* **WHAT TO WORK ON**
Recast the data starting at the line containing "Approximately how far" and ending at the line containing "5.09 metres" as a two-column CSV with the headers input and output. Give one row per input and its answer, with each field in double quotes and any line breaks replaced by spaces.

--- Start of MATERIAL FOR THIS TASK ---

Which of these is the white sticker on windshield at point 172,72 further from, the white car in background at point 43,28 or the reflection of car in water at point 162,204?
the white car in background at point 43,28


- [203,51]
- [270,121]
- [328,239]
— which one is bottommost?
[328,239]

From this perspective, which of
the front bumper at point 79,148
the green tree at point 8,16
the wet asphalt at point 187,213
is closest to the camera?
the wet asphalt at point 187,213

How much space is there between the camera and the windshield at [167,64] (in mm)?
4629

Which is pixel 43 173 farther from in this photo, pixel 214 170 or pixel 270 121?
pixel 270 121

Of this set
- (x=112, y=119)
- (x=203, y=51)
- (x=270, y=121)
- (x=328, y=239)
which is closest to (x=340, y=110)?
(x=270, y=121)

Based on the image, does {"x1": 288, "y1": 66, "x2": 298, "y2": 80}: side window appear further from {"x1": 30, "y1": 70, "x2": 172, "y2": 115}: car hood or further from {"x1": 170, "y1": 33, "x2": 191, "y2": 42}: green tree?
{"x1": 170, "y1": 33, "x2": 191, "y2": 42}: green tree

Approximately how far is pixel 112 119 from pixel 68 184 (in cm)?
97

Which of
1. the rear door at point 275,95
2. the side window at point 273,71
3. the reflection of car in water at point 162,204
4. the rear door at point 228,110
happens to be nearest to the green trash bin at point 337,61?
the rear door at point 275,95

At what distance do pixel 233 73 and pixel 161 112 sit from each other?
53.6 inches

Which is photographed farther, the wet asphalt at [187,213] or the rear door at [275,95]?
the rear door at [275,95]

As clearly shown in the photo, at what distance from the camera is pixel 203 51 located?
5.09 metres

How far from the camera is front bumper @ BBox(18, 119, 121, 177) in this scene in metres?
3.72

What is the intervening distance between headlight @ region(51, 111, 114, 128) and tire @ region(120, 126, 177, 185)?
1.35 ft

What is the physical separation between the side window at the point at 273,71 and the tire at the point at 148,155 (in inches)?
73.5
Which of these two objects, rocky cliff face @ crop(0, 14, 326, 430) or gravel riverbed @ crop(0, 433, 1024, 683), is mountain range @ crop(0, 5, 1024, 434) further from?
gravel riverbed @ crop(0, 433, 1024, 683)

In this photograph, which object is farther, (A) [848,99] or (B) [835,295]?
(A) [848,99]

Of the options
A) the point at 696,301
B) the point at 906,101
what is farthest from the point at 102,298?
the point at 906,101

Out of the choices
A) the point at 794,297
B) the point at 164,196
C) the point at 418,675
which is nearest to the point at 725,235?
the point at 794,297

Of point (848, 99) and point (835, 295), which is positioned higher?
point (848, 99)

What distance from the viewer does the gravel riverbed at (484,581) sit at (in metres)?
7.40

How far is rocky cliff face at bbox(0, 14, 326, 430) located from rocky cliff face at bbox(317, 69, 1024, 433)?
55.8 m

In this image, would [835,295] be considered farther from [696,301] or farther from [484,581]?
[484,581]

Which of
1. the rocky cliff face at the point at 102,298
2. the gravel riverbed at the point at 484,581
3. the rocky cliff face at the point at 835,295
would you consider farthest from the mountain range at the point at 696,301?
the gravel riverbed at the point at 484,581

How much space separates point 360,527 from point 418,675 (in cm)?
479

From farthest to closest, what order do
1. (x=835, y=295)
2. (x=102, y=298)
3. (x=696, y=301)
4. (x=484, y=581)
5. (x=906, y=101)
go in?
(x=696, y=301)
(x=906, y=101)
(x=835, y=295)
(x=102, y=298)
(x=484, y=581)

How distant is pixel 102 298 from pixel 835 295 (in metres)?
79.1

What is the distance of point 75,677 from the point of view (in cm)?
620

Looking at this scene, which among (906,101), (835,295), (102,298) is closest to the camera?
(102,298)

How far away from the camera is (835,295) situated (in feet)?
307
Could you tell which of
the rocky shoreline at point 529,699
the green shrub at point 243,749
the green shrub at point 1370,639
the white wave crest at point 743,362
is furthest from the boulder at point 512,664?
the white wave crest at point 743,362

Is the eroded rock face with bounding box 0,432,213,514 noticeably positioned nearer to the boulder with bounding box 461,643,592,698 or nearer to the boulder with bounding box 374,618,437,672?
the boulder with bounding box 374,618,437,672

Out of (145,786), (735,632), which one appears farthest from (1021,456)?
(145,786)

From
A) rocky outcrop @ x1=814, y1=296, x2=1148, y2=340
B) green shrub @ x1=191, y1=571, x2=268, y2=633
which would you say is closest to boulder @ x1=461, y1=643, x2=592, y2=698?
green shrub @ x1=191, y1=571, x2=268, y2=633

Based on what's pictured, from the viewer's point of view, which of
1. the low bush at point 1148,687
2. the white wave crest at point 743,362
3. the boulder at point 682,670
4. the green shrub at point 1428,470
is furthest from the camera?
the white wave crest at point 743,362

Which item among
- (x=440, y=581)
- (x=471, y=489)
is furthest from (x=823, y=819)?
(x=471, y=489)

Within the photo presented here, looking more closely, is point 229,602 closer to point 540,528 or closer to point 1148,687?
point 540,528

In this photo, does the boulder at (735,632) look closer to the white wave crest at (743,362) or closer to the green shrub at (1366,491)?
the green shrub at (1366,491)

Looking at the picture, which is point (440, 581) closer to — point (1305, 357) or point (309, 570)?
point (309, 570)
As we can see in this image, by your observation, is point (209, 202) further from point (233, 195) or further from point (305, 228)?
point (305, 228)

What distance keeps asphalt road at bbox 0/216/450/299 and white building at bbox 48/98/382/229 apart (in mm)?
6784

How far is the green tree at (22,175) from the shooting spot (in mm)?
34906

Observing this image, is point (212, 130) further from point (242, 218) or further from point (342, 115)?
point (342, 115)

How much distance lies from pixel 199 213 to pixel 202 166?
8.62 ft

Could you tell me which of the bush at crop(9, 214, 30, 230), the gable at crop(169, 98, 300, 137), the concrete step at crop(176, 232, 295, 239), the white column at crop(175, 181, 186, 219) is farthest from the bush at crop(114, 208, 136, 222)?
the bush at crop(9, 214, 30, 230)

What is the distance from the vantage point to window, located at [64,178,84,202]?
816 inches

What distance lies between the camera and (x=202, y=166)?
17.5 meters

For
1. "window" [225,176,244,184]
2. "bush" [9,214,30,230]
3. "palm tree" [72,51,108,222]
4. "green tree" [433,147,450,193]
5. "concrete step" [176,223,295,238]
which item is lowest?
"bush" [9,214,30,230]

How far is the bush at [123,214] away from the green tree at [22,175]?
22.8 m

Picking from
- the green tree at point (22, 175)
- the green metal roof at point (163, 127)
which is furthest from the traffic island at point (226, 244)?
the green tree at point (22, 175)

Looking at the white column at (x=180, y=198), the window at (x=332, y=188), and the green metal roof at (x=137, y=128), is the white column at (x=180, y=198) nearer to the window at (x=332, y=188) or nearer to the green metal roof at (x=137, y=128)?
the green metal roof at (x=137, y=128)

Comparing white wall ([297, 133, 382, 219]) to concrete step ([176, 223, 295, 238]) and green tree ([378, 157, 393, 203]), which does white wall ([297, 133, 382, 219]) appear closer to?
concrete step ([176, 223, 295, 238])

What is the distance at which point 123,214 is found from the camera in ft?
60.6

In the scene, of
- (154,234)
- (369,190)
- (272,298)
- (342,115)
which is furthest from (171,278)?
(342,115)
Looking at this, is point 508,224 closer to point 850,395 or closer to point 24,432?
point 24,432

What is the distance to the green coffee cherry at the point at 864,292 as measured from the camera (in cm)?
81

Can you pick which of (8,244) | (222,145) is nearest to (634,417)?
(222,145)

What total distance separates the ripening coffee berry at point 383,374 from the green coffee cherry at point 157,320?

--- End of MATERIAL FOR THIS TASK ---

* **SOLVED PROBLEM**
input,output
"Approximately how far is pixel 112 119 from pixel 68 184 (in cm)?","97"
"Which of 1. the rear door at point 275,95 2. the side window at point 273,71 3. the reflection of car in water at point 162,204 4. the rear door at point 228,110 happens to be nearest to the green trash bin at point 337,61?","the rear door at point 275,95"
"At what distance do pixel 233 73 and pixel 161 112 sit from each other?","53.6 inches"
"Which is photographed farther, the wet asphalt at [187,213] or the rear door at [275,95]?","the rear door at [275,95]"
"As clearly shown in the photo, at what distance from the camera is pixel 203 51 located?","5.09 metres"